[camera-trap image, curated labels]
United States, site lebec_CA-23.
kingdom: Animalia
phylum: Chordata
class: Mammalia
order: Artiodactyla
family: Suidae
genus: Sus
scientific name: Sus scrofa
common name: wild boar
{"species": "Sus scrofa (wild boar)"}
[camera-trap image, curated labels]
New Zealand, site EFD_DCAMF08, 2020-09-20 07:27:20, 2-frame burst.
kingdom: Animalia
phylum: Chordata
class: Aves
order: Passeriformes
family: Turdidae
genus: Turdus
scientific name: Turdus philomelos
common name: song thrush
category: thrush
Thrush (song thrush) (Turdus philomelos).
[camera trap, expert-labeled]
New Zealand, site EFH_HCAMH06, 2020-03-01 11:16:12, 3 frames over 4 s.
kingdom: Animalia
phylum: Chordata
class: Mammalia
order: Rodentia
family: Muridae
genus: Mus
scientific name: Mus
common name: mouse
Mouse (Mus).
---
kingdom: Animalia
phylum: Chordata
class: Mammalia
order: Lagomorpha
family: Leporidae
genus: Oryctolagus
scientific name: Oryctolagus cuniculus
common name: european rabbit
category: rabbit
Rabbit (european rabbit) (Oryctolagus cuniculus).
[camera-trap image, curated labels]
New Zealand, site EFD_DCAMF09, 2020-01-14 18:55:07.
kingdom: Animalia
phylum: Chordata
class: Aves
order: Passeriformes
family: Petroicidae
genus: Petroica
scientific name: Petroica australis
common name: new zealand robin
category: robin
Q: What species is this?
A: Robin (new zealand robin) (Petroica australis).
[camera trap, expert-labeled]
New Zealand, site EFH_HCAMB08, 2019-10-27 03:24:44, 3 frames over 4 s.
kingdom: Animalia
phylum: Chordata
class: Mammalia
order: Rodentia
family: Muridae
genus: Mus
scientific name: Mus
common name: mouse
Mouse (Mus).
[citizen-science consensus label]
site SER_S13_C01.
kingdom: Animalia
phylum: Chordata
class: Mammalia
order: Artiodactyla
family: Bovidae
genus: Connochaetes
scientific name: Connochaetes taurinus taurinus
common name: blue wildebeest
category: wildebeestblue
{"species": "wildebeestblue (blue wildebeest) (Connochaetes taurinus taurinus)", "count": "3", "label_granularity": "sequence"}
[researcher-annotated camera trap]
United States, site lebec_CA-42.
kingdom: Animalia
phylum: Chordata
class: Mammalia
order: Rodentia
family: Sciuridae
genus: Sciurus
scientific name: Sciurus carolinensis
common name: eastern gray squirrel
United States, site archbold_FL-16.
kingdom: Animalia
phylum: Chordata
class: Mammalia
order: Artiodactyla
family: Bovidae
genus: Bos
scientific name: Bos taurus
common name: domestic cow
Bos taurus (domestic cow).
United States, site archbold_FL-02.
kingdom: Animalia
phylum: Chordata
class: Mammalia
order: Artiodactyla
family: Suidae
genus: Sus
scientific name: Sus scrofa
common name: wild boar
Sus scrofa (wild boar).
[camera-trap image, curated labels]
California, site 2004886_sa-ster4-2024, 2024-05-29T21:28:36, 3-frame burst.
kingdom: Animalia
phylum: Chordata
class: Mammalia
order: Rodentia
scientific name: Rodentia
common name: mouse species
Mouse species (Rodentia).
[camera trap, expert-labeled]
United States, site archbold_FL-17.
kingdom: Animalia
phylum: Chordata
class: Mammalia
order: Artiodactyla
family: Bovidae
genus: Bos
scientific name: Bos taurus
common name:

## TASK PROMPT
Using the material above, restate each entry exactly as it stands.

## TASK ANSWER
[camera-trap image, curated labels]
United States, site lebec_CA-23.
kingdom: Animalia
phylum: Chordata
class: Mammalia
order: Artiodactyla
family: Suidae
genus: Sus
scientific name: Sus scrofa
common name: wild boar
{"species": "Sus scrofa (wild boar)"}
[camera-trap image, curated labels]
New Zealand, site EFD_DCAMF08, 2020-09-20 07:27:20, 2-frame burst.
kingdom: Animalia
phylum: Chordata
class: Aves
order: Passeriformes
family: Turdidae
genus: Turdus
scientific name: Turdus philomelos
common name: song thrush
category: thrush
Thrush (song thrush) (Turdus philomelos).
[camera trap, expert-labeled]
New Zealand, site EFH_HCAMH06, 2020-03-01 11:16:12, 3 frames over 4 s.
kingdom: Animalia
phylum: Chordata
class: Mammalia
order: Rodentia
family: Muridae
genus: Mus
scientific name: Mus
common name: mouse
Mouse (Mus).
---
kingdom: Animalia
phylum: Chordata
class: Mammalia
order: Lagomorpha
family: Leporidae
genus: Oryctolagus
scientific name: Oryctolagus cuniculus
common name: european rabbit
category: rabbit
Rabbit (european rabbit) (Oryctolagus cuniculus).
[camera-trap image, curated labels]
New Zealand, site EFD_DCAMF09, 2020-01-14 18:55:07.
kingdom: Animalia
phylum: Chordata
class: Aves
order: Passeriformes
family: Petroicidae
genus: Petroica
scientific name: Petroica australis
common name: new zealand robin
category: robin
Q: What species is this?
A: Robin (new zealand robin) (Petroica australis).
[camera trap, expert-labeled]
New Zealand, site EFH_HCAMB08, 2019-10-27 03:24:44, 3 frames over 4 s.
kingdom: Animalia
phylum: Chordata
class: Mammalia
order: Rodentia
family: Muridae
genus: Mus
scientific name: Mus
common name: mouse
Mouse (Mus).
[citizen-science consensus label]
site SER_S13_C01.
kingdom: Animalia
phylum: Chordata
class: Mammalia
order: Artiodactyla
family: Bovidae
genus: Connochaetes
scientific name: Connochaetes taurinus taurinus
common name: blue wildebeest
category: wildebeestblue
{"species": "wildebeestblue (blue wildebeest) (Connochaetes taurinus taurinus)", "count": "3", "label_granularity": "sequence"}
[researcher-annotated camera trap]
United States, site lebec_CA-42.
kingdom: Animalia
phylum: Chordata
class: Mammalia
order: Rodentia
family: Sciuridae
genus: Sciurus
scientific name: Sciurus carolinensis
common name: eastern gray squirrel
United States, site archbold_FL-16.
kingdom: Animalia
phylum: Chordata
class: Mammalia
order: Artiodactyla
family: Bovidae
genus: Bos
scientific name: Bos taurus
common name: domestic cow
Bos taurus (domestic cow).
United States, site archbold_FL-02.
kingdom: Animalia
phylum: Chordata
class: Mammalia
order: Artiodactyla
family: Suidae
genus: Sus
scientific name: Sus scrofa
common name: wild boar
Sus scrofa (wild boar).
[camera-trap image, curated labels]
California, site 2004886_sa-ster4-2024, 2024-05-29T21:28:36, 3-frame burst.
kingdom: Animalia
phylum: Chordata
class: Mammalia
order: Rodentia
scientific name: Rodentia
common name: mouse species
Mouse species (Rodentia).
[camera trap, expert-labeled]
United States, site archbold_FL-17.
kingdom: Animalia
phylum: Chordata
class: Mammalia
order: Artiodactyla
family: Bovidae
genus: Bos
scientific name: Bos taurus
common name:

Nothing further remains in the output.